**TAREFAS PROPOSTAS**
1. Diga se cada afirmação concorda com o texto sobre o massacre aos índios isolados, respondendo sim ou não e citando as palavras do texto que decidem: (a) o texto foi escrito em Fortaleza; (b) o PSC é apresentado como um partido que sempre defendeu os índios; (c) os ataques a religiões de matriz africana citados ocorreram em favelas paulistas.
2. Reescreva o trecho do texto sobre o massacre aos índios isolados de "Missões evangélicas, pressionam" até "liderar o órgão.", trocando "Missões evangélicas" por "Igrejas evangélicas".
3. Liste todos os nomes próprios de lugares que aparecem no texto sobre o massacre aos índios isolados, cada um uma única vez.

──────── TRECHO SELECIONADO

O
massacre aos índios isolados da Amazônia brasileira
Antonio
C. R. Tupinambá
Fortaleza,
27 de setembro de 2017.
Setembro
é o mês de comemoração da independência do Brasil. Exatamente
neste mês, o povo dono legítimo da terra, ainda remanescente, sofre
um dos piores massacres registrados na historia recente da região
amazônica. Não por acaso isso ocorre nos dias atuais em um país
sem rumo político e em profunda crise moral e institucional. A
Fundação Nacional do Índio (Funai), órgão federal que deveria
servir para proteger a população originária vem sendo, pouco a
pouco, loteada por incompetentes administradores de vocação
duvidosa, com viés de exploração em benefício próprio e de seus
grupos além de descarado proselitismo a partir da via institucional.
Missões evangélicas, pressionam o governo para ter acesso às
aldeias e agir para distruir culturas e povos. Na Funai a disputa
pela sua presidência é rifada a favor do partido de
fundamentalistas evangélicos, o PSC, que jamais atuou em defesa dos
índios e apenas busca essa “fatia de mercado humano” para
diversificar seus “negócios”, aumentar seus dízimos e poder.
Nessas maldades travestidas de religião o céu é o limite. Basta
ver os nomes de generais anti-indigenistas indicados pelo “partido"
para liderar o órgão.
A
pátria
que se intitula cristã mostra-se cada vez mais contraditória,
muitas vezes cruel e com atitudes de desrespeito e intolerância. Não
é apenas nas favelas cariocas entre “traficantes evangélicos”
destruidores de dignidade, terreiros e crenças, que essa brutal
contradição se materializa. Eventos recentes de ataques a locais e
objetos de religiões e cultos de matriz africana em favelas cariocas
é a expressão máxima de atitudes nefastas de pessoas delinquentes
que ousam se intitular “cristãs”. Reflexo de discursos e ações
de setores da população capitaneados, por exemplo, pela aberrante
“bancada evangélica” de Brasilia e suas similares em outros
níveis de poder local, sejam em assembleias ou câmaras, com iguais
comportamentos e ética duvidosos.
Na
Amazônia, a exemplo dos demais retrocessos da nação, se
testemunhou nesses últimos dias atos destrutivos de “não índios”

────────────────
──────── MATERIAL FORNECIDO

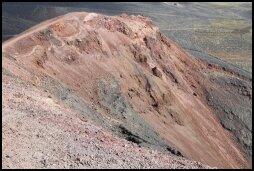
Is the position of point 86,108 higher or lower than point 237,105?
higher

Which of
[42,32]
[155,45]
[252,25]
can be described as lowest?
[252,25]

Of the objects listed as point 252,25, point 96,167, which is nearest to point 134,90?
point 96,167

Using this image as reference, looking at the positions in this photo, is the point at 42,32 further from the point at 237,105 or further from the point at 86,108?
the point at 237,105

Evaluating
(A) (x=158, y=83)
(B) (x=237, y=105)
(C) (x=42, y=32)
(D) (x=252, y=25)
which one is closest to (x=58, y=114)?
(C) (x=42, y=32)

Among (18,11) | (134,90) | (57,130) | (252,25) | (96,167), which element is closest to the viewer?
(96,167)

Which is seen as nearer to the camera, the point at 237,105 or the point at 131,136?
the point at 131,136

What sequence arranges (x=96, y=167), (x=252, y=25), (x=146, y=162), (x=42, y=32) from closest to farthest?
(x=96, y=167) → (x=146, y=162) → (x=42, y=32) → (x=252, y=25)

────────────────
──────── MATERIAL FORNECIDO

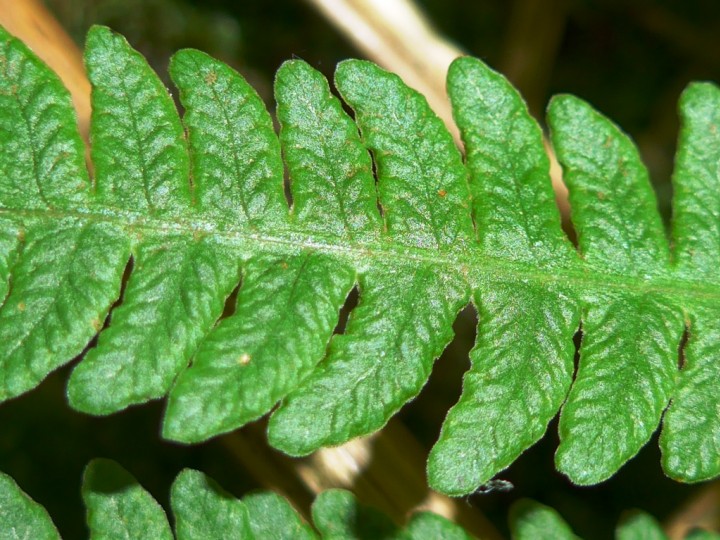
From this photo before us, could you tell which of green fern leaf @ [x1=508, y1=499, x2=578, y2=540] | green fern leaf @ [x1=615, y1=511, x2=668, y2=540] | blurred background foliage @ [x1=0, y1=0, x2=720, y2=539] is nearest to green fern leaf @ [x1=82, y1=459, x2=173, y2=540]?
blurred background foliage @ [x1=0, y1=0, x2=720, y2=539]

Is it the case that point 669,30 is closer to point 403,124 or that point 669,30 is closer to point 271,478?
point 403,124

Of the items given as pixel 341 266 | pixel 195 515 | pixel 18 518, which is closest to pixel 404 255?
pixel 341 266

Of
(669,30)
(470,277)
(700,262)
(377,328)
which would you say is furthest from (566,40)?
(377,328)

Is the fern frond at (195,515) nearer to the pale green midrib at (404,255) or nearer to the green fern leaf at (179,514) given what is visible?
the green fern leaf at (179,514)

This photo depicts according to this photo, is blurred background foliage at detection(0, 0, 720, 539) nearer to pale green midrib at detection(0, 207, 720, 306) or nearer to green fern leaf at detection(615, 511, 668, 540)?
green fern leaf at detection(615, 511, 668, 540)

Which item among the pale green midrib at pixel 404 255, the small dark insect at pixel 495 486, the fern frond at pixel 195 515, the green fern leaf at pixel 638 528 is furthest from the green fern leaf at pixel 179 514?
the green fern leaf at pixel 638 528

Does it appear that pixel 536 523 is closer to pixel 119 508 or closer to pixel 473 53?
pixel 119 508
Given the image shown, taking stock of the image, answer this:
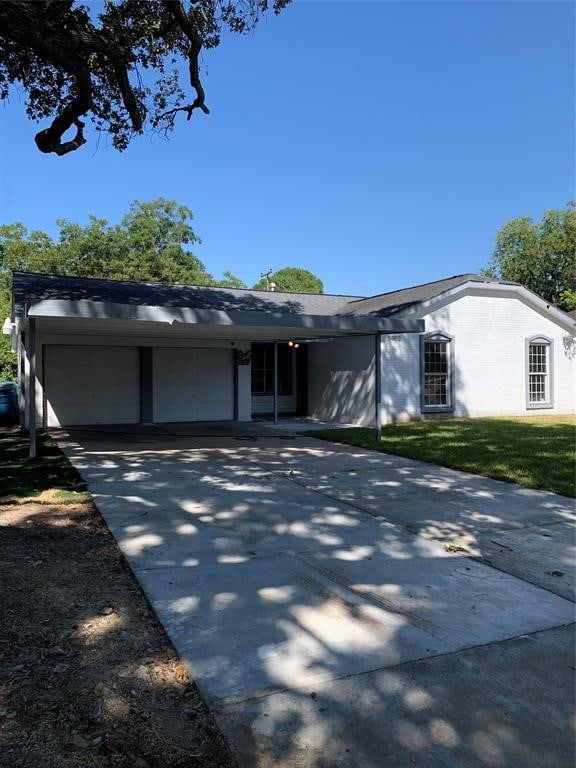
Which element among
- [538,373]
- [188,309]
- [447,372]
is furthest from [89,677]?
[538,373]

────────────────

**RESPOSTAS POR TAREFA**
1.
(a) Sim: "Fortaleza, 27 de setembro de 2017."
(b) Não: "que jamais atuou em defesa dos índios"
(c) Não: "em favelas cariocas"

2.
Igrejas evangélicas, pressionam o governo para ter acesso às
aldeias e agir para distruir culturas e povos. Na Funai a disputa
pela sua presidência é rifada a favor do partido de
fundamentalistas evangélicos, o PSC, que jamais atuou em defesa dos
índios e apenas busca essa “fatia de mercado humano” para
diversificar seus “negócios”, aumentar seus dízimos e poder.
Nessas maldades travestidas de religião o céu é o limite. Basta
ver os nomes de generais anti-indigenistas indicados pelo “partido"
para liderar o órgão.

3. Amazônia, Fortaleza, Brasil, Brasilia